◆ **WHAT YOU ARE ASKED TO DO**
Restate the whole of the data verbatim, omitting nothing.

(Dataset excerpts)
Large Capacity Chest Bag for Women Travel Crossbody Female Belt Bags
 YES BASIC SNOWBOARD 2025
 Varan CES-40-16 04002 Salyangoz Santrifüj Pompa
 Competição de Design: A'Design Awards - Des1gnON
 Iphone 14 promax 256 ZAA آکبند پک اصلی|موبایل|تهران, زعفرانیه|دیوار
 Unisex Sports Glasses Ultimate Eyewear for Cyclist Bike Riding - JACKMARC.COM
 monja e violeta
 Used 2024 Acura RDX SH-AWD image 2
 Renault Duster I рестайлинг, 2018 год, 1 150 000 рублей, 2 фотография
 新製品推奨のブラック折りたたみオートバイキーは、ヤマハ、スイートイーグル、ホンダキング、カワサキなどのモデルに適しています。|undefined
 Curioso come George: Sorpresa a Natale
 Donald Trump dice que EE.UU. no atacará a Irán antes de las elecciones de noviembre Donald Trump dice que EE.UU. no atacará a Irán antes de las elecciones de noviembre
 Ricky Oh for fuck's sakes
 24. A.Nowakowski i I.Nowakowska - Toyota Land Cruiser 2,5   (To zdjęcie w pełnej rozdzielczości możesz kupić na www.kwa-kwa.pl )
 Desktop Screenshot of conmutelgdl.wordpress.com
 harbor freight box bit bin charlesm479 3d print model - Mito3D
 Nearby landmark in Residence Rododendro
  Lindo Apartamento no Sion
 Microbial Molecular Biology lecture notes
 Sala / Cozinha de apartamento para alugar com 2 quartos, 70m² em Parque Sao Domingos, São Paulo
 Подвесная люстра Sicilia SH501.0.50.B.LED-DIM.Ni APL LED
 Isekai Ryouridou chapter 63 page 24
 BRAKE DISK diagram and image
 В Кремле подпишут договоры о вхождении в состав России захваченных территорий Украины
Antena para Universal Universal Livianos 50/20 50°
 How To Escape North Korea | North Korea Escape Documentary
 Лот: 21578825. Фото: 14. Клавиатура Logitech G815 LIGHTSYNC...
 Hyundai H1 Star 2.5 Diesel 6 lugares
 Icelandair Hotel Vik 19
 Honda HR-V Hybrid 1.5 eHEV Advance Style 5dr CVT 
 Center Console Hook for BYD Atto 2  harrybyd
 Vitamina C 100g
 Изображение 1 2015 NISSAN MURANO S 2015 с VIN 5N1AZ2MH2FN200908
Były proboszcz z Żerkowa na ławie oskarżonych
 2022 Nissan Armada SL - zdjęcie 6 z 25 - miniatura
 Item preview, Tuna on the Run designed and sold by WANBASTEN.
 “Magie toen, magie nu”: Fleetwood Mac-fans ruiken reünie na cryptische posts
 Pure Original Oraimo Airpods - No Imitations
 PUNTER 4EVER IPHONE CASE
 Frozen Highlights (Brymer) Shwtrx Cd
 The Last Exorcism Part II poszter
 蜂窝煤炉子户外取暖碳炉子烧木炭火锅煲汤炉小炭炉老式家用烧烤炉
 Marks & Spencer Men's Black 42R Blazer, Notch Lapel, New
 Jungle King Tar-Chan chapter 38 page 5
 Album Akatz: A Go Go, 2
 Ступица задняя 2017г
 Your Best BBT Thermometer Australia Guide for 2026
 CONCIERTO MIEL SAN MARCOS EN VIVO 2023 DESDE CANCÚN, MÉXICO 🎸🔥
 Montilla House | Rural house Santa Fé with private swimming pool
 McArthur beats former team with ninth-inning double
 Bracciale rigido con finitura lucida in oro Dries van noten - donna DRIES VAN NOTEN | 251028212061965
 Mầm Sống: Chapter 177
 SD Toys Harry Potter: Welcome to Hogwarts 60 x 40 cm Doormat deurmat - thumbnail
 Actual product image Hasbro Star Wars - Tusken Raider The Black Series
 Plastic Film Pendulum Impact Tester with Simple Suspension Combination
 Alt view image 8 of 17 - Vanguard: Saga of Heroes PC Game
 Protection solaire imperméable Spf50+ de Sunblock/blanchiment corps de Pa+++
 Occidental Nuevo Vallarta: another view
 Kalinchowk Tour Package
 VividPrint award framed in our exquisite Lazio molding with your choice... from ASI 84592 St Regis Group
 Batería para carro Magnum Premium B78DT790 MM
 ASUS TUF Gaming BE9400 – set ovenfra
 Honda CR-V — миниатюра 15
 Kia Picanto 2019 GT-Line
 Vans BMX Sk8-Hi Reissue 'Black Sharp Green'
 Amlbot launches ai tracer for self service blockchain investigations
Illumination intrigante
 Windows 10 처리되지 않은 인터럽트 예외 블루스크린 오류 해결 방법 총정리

◆ **RESPONSE BELOW**
Large Capacity Chest Bag for Women Travel Crossbody Female Belt Bags
 YES BASIC SNOWBOARD 2025
 Varan CES-40-16 04002 Salyangoz Santrifüj Pompa
 Competição de Design: A'Design Awards - Des1gnON
 Iphone 14 promax 256 ZAA آکبند پک اصلی|موبایل|تهران, زعفرانیه|دیوار
 Unisex Sports Glasses Ultimate Eyewear for Cyclist Bike Riding - JACKMARC.COM
 monja e violeta
 Used 2024 Acura RDX SH-AWD image 2
 Renault Duster I рестайлинг, 2018 год, 1 150 000 рублей, 2 фотография
 新製品推奨のブラック折りたたみオートバイキーは、ヤマハ、スイートイーグル、ホンダキング、カワサキなどのモデルに適しています。|undefined
 Curioso come George: Sorpresa a Natale
 Donald Trump dice que EE.UU. no atacará a Irán antes de las elecciones de noviembre Donald Trump dice que EE.UU. no atacará a Irán antes de las elecciones de noviembre
 Ricky Oh for fuck's sakes
 24. A.Nowakowski i I.Nowakowska - Toyota Land Cruiser 2,5   (To zdjęcie w pełnej rozdzielczości możesz kupić na www.kwa-kwa.pl )
 Desktop Screenshot of conmutelgdl.wordpress.com
 harbor freight box bit bin charlesm479 3d print model - Mito3D
 Nearby landmark in Residence Rododendro
  Lindo Apartamento no Sion
 Microbial Molecular Biology lecture notes
 Sala / Cozinha de apartamento para alugar com 2 quartos, 70m² em Parque Sao Domingos, São Paulo
 Подвесная люстра Sicilia SH501.0.50.B.LED-DIM.Ni APL LED
 Isekai Ryouridou chapter 63 page 24
 BRAKE DISK diagram and image
 В Кремле подпишут договоры о вхождении в состав России захваченных территорий Украины
Antena para Universal Universal Livianos 50/20 50°
 How To Escape North Korea | North Korea Escape Documentary
 Лот: 21578825. Фото: 14. Клавиатура Logitech G815 LIGHTSYNC...
 Hyundai H1 Star 2.5 Diesel 6 lugares
 Icelandair Hotel Vik 19
 Honda HR-V Hybrid 1.5 eHEV Advance Style 5dr CVT 
 Center Console Hook for BYD Atto 2  harrybyd
 Vitamina C 100g
 Изображение 1 2015 NISSAN MURANO S 2015 с VIN 5N1AZ2MH2FN200908
Były proboszcz z Żerkowa na ławie oskarżonych
 2022 Nissan Armada SL - zdjęcie 6 z 25 - miniatura
 Item preview, Tuna on the Run designed and sold by WANBASTEN.
 “Magie toen, magie nu”: Fleetwood Mac-fans ruiken reünie na cryptische posts
 Pure Original Oraimo Airpods - No Imitations
 PUNTER 4EVER IPHONE CASE
 Frozen Highlights (Brymer) Shwtrx Cd
 The Last Exorcism Part II poszter
 蜂窝煤炉子户外取暖碳炉子烧木炭火锅煲汤炉小炭炉老式家用烧烤炉
 Marks & Spencer Men's Black 42R Blazer, Notch Lapel, New
 Jungle King Tar-Chan chapter 38 page 5
 Album Akatz: A Go Go, 2
 Ступица задняя 2017г
 Your Best BBT Thermometer Australia Guide for 2026
 CONCIERTO MIEL SAN MARCOS EN VIVO 2023 DESDE CANCÚN, MÉXICO 🎸🔥
 Montilla House | Rural house Santa Fé with private swimming pool
 McArthur beats former team with ninth-inning double
 Bracciale rigido con finitura lucida in oro Dries van noten - donna DRIES VAN NOTEN | 251028212061965
 Mầm Sống: Chapter 177
 SD Toys Harry Potter: Welcome to Hogwarts 60 x 40 cm Doormat deurmat - thumbnail
 Actual product image Hasbro Star Wars - Tusken Raider The Black Series
 Plastic Film Pendulum Impact Tester with Simple Suspension Combination
 Alt view image 8 of 17 - Vanguard: Saga of Heroes PC Game
 Protection solaire imperméable Spf50+ de Sunblock/blanchiment corps de Pa+++
 Occidental Nuevo Vallarta: another view
 Kalinchowk Tour Package
 VividPrint award framed in our exquisite Lazio molding with your choice... from ASI 84592 St Regis Group
 Batería para carro Magnum Premium B78DT790 MM
 ASUS TUF Gaming BE9400 – set ovenfra
 Honda CR-V — миниатюра 15
 Kia Picanto 2019 GT-Line
 Vans BMX Sk8-Hi Reissue 'Black Sharp Green'
 Amlbot launches ai tracer for self service blockchain investigations
Illumination intrigante
 Windows 10 처리되지 않은 인터럽트 예외 블루스크린 오류 해결 방법 총정리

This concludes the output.